| Prompt |
Reproduce the records below, swapping "double basin sink" for "single basin sink" and keeping everything else the same.

* Start Supplied material *

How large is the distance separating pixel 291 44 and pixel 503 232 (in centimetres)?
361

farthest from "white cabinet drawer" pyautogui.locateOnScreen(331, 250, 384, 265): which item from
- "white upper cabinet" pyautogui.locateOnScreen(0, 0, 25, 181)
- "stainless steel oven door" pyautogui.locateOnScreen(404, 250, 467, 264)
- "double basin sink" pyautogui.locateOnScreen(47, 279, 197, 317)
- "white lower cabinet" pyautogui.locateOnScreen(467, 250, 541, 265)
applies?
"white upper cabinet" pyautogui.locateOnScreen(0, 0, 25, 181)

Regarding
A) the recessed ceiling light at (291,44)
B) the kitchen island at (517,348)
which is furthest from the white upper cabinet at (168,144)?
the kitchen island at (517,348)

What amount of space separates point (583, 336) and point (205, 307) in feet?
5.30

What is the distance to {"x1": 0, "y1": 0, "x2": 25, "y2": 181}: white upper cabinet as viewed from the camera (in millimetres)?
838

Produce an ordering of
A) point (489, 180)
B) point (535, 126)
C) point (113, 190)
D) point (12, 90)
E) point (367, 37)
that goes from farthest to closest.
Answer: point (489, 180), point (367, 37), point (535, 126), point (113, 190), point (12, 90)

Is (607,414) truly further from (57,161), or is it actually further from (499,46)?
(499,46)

* End Supplied material *

| Exercise solution |
How large is the distance separating pixel 291 44 and pixel 503 232 (in centimetres)?
361

farthest from "white cabinet drawer" pyautogui.locateOnScreen(331, 250, 384, 265): which item from
- "white upper cabinet" pyautogui.locateOnScreen(0, 0, 25, 181)
- "stainless steel oven door" pyautogui.locateOnScreen(404, 250, 467, 264)
- "single basin sink" pyautogui.locateOnScreen(47, 279, 197, 317)
- "white lower cabinet" pyautogui.locateOnScreen(467, 250, 541, 265)
applies?
"white upper cabinet" pyautogui.locateOnScreen(0, 0, 25, 181)

Regarding
A) the recessed ceiling light at (291,44)
B) the kitchen island at (517,348)
which is furthest from the white upper cabinet at (168,144)?
the kitchen island at (517,348)

What amount of space separates point (583, 336) and point (205, 307) in feet?
5.30

What is the distance to {"x1": 0, "y1": 0, "x2": 25, "y2": 181}: white upper cabinet as viewed from the camera (in millimetres)?
838

Produce an ordering of
A) point (489, 180)
B) point (535, 126)
C) point (113, 190)
D) point (12, 90)
E) point (367, 37)
that goes from farthest to closest.
Answer: point (489, 180), point (367, 37), point (535, 126), point (113, 190), point (12, 90)

Is (607,414) truly further from (57,161), or is it actually further from (499,46)?
(499,46)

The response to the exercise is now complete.